The rise of evangelical Christians as a conservative political force in Latin America's largest nation has put the ruling Workers' Party on guard and led President Dilma Rousseff—who is seeking re-election in 2014—to appoint an evangelical bishop to her cabinet.
The growing clout of evangelical churches is also bringing social and moral issues such as abortion to the center of the national agenda, some say at the expense of political and economic reforms needed to restore robust growth to the world's seventh-largest economy.
Pentecostalism was introduced to Latin America by U.S. missionaries a century ago and has gained masses of followers in recent decades in countries like Brazil, especially among the urban poor who feel neglected by the dominant Catholic Church.
With their vibrant preaching, emotional prayer and singing, evangelical Protestant churches appeal to Brazilians more than the liturgical masses of the Catholic Church. They also use electronic and social media more effectively to proselytize.
Many Brazilians who join evangelical congregations say their new religion has brought meaning to their lives, that they no longer identified with the Catholic Church.
Brazil is the world's largest Catholic nation and Pope Francis will travel to Rio de Janeiro next month on his first trip abroad as pontiff, in part to try to reverse the exodus away from Catholicism.
The Catholic Church is losing followers across Latin America—even among Hispanics in the United States—and opinion polls in Brazil point to the Church's strict positions on sex and divorce as contributing factors.
A Datafolha survey in March found 58 percent of Brazilians believe the Catholic Church should accept divorce and 83 percent believe the use of condoms should be allowed, two issues where the Vatican has refused to budge and evangelical churches are more flexible, allowing followers to decide for themselves.
One in four Brazilians is an evangelical Christian today and their churches have multiplied and become wealthy institutions that own radio and television networks, finance political campaigns and even fund their own political parties.
While Catholic priests are banned from running for public office, evangelical churches actively encourage their pastors to engage in politics and often use the pulpit to persuade their followers who they should vote for.
"Today there are 44 million mainly Pentecostal evangelicals in Brazil, which is a large social force.
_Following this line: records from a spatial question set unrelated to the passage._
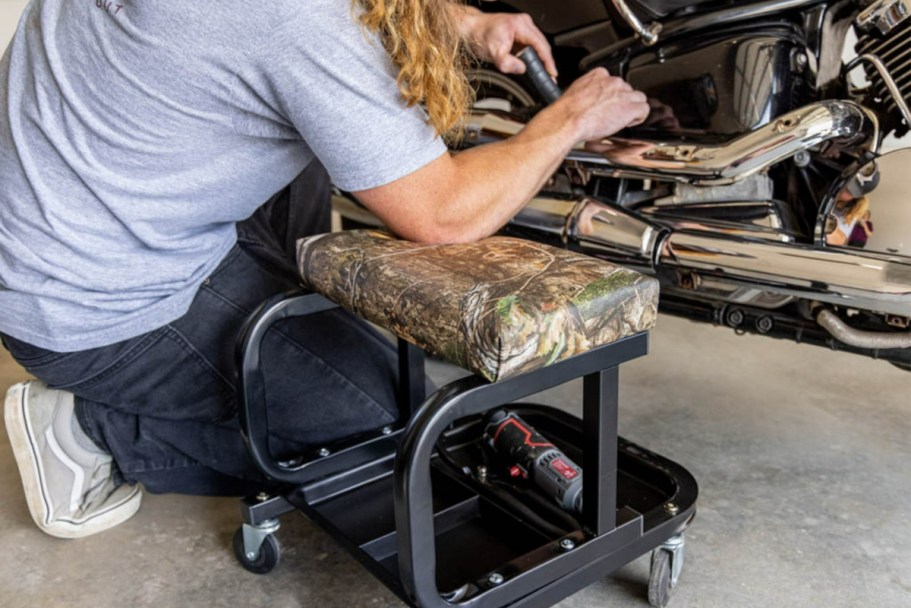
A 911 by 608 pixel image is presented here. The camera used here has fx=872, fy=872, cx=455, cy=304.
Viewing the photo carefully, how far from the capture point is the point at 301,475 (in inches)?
46.5

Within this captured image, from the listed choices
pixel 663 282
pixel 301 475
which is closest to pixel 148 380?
pixel 301 475

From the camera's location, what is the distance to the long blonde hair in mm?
919

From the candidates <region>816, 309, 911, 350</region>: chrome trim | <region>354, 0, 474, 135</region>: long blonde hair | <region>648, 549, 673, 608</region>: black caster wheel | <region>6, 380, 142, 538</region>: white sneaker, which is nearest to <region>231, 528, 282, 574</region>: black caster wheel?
<region>6, 380, 142, 538</region>: white sneaker

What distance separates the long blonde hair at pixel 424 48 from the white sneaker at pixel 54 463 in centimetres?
71

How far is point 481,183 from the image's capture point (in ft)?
3.36

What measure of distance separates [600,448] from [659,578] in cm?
26

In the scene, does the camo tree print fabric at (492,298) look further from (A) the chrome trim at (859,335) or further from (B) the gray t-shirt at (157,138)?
(A) the chrome trim at (859,335)

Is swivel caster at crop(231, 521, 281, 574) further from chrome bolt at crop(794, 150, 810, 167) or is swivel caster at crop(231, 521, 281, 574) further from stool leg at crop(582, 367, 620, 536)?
chrome bolt at crop(794, 150, 810, 167)

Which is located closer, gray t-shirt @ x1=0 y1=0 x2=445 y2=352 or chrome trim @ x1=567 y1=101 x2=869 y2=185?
gray t-shirt @ x1=0 y1=0 x2=445 y2=352

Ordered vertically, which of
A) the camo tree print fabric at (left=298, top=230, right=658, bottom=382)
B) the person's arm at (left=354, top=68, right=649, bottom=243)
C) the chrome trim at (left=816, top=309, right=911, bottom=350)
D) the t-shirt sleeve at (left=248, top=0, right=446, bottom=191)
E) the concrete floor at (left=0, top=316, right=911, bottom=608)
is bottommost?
the concrete floor at (left=0, top=316, right=911, bottom=608)

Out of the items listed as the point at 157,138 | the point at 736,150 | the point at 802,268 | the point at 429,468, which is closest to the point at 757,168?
the point at 736,150

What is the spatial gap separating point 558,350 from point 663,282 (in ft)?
1.92

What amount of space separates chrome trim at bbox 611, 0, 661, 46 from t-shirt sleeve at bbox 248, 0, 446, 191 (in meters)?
0.46

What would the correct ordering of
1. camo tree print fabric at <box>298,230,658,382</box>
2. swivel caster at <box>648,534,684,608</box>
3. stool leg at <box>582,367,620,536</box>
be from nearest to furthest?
camo tree print fabric at <box>298,230,658,382</box> → stool leg at <box>582,367,620,536</box> → swivel caster at <box>648,534,684,608</box>
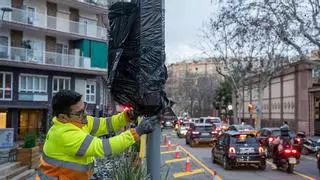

Obviously, this was going to change things in Congress," said Fernando Altemeyer, a former Catholic priest who teaches theology at the Catholic University of Sao Paulo.
In the last national election in 2010, evangelicals increased their presence in Congress by 50 percent and now have 68 seats in the Chamber of Deputies and three in the Senate. Though belonging to a dozen different parties, evangelicals have begun to act as a caucus in Brazil's fragmented legislature where only the farm lobby tends to speak with one voice.
The evangelical presence in Congress has been very much in the public spotlight since one of its members, a conservative preacher known for his racist and anti-gay statements, was named chairman of the chamber's Human Rights and Minorities Committee.
Pastor Marcos Feliciano, of the Social Christian Party, once stated that John Lennon's murder was divine retribution for saying the Beatles were more famous than Jesus Christ.
The committee's sessions have been disrupted almost daily by demonstrators demanding Feliciano's ouster. He has ordered guards to remove the protesters and closed the committee to the public. Congressmen from Rousseff's Workers' Party walked out, saying he was unfit to be chairman.
His backers say the longer the controversy lasts, the more votes evangelical candidates will get in the next election because he is defending traditional family values.
"He got 200,000 votes in the last election. Well, he won't get less than 500,000 next time," Malafaia said in an interview before his rally in Brasilia on Wednesday. "He's on a roll."
"The Workers' Party is going to suffer in the next election because of the evangelical vote," Malafaia predicted.
Rousseff has every reason to worry. In 2010, evangelical voters helped force the election to a runoff after abortion became a big issue late in the campaign and many votes went to her Green Party rival, Marina Silva, an evangelical Christian.
Last year, Rousseff named evangelical bishop Marcelo Crivella as her fisheries minister, even though he admitted publicly he knew little about fishing. Crivella is nephew of Edir Macedo, founder of the Universal Church of the Kingdom of God. Bishop Macedo, a billionaire who owns the TV Record network, has 5 million followers and is a hugely influential power broker in Brazil.
"Rousseff is not going to do anything that would alienate the evangelicals," said David Fleischer, political science professor at the University of Brasilia. "No candidate in their right mind would do that."